# XML format



## lumo (12. Apr 2012)

Hallo,

ich habe folgendes problem(chen)
ich will meine daten als XML exportieren, das schaffe ich auch schon 
nur sieht meine ausgabe so aus:
[XML]
<object guid="GUID0123456789">
  <subobject guid="GUID0123456789" name="lumo" email="l@mymail.at" version="1.0"/>
</object>
[/XML]
ich erwartete mir aber eine ausgabe, die so aussieht:
[XML]
<object>
	<guid>GUID0123456789</guid>
	<subobject>
  	<guid>GUID0123456789</guid>
  	<name>lumo</name>
  	<email>l@mymail.at</email>
  	<version>1.0</version>
  </subobject>
</object>
[/XML]
was führt zum unterschiedlichen ergebnis, bzw wie nennt man das?
ich denke, dass das erste attribute sind und beim zweiten 'nodes'?

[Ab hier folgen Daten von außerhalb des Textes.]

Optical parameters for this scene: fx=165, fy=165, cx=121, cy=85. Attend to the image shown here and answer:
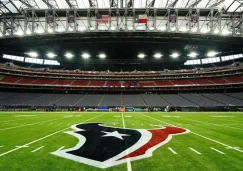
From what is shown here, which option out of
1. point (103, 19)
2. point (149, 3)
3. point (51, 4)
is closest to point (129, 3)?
point (149, 3)

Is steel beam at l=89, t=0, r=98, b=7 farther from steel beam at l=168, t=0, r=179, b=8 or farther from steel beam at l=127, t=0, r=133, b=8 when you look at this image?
steel beam at l=168, t=0, r=179, b=8

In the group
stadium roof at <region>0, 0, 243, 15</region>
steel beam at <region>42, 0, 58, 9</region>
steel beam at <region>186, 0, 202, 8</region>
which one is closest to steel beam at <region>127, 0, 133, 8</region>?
stadium roof at <region>0, 0, 243, 15</region>

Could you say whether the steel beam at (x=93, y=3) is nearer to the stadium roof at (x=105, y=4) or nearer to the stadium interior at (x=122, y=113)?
the stadium roof at (x=105, y=4)

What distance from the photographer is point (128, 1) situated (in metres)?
38.1

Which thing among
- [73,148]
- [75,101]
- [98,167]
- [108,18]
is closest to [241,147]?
[98,167]

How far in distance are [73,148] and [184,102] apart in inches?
1717

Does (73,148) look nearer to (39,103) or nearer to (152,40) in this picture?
(152,40)

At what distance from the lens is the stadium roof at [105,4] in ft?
113

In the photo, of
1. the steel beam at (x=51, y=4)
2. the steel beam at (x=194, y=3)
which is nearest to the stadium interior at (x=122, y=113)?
the steel beam at (x=51, y=4)

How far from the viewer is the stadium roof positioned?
34.5 metres

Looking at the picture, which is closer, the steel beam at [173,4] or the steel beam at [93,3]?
the steel beam at [173,4]

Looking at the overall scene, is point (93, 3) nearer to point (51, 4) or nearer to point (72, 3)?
point (72, 3)

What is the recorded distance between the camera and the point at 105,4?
38188 millimetres

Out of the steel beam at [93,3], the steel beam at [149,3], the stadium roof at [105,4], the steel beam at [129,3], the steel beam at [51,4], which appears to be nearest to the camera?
the stadium roof at [105,4]
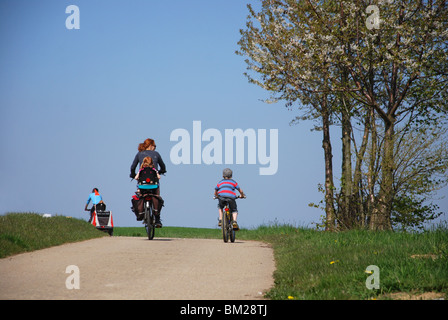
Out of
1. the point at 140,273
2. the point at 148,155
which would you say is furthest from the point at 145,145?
the point at 140,273

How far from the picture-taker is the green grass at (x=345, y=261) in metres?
7.24

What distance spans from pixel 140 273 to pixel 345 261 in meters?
3.42

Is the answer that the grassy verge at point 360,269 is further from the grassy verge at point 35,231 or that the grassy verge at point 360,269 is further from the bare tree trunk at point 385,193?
the grassy verge at point 35,231

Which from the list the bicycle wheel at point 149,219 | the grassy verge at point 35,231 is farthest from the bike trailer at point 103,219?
the bicycle wheel at point 149,219

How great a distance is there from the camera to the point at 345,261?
367 inches

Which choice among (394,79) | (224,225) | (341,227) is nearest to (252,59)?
(394,79)

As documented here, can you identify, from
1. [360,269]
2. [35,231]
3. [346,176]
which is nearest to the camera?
[360,269]

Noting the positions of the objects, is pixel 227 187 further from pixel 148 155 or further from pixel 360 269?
pixel 360 269

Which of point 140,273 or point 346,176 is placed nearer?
point 140,273

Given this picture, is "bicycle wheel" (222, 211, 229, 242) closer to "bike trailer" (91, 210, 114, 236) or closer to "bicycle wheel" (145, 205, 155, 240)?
"bicycle wheel" (145, 205, 155, 240)

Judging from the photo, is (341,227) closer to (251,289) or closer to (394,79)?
(394,79)

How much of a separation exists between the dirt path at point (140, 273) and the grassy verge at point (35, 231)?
1.75 ft

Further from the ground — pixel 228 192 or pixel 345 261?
pixel 228 192

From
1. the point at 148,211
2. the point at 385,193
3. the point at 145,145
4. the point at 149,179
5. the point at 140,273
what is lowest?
the point at 140,273
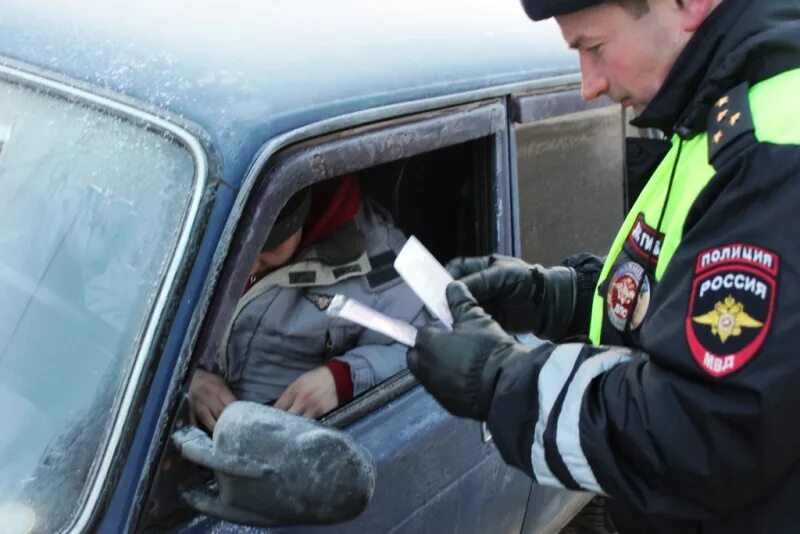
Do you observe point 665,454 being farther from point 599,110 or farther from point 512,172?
point 599,110

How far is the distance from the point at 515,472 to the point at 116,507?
1.12m

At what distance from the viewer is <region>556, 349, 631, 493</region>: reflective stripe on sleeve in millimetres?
1313

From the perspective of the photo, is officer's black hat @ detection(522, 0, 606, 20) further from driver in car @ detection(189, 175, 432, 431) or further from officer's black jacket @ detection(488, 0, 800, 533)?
driver in car @ detection(189, 175, 432, 431)

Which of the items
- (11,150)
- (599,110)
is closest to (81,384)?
(11,150)

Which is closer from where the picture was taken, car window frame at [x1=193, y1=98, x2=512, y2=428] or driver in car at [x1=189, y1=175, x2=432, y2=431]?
car window frame at [x1=193, y1=98, x2=512, y2=428]

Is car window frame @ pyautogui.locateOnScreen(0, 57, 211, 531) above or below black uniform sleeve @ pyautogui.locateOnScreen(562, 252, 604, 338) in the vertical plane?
above

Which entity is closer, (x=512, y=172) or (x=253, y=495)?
(x=253, y=495)

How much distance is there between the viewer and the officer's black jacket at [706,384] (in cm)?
116

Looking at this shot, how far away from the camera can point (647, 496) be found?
1.28 meters

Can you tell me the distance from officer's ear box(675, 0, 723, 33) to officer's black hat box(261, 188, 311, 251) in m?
0.93

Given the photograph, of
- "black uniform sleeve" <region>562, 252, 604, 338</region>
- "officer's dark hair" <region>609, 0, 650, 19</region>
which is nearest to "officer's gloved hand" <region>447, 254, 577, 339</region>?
"black uniform sleeve" <region>562, 252, 604, 338</region>

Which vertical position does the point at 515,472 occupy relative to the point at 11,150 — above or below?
below

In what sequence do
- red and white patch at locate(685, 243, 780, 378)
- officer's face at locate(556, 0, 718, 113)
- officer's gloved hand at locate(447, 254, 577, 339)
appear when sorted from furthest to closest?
officer's gloved hand at locate(447, 254, 577, 339), officer's face at locate(556, 0, 718, 113), red and white patch at locate(685, 243, 780, 378)

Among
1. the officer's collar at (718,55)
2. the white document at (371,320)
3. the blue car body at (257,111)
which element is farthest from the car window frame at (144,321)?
the officer's collar at (718,55)
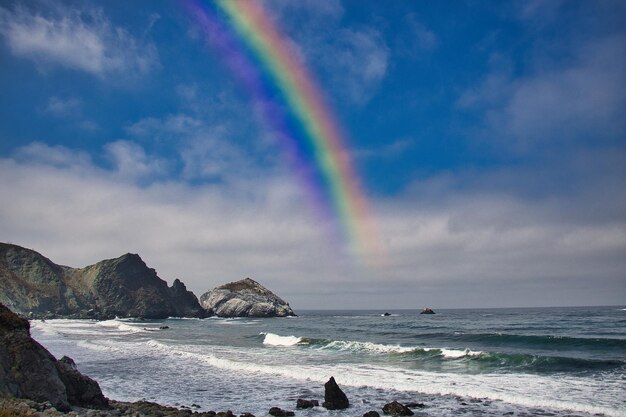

auf alle fälle braucht ein zweites programm, mit dem ich die daten importiere zweiteres format...
wenn jemand weiss, wonach ich da googeln muss... wäre mir eine grosse hilfe

danke schon mal
lumo


----------



## Marcinek (12. Apr 2012)

Wie machst du die XML?

Ja, das eine nennt man Node, das andere Attribut.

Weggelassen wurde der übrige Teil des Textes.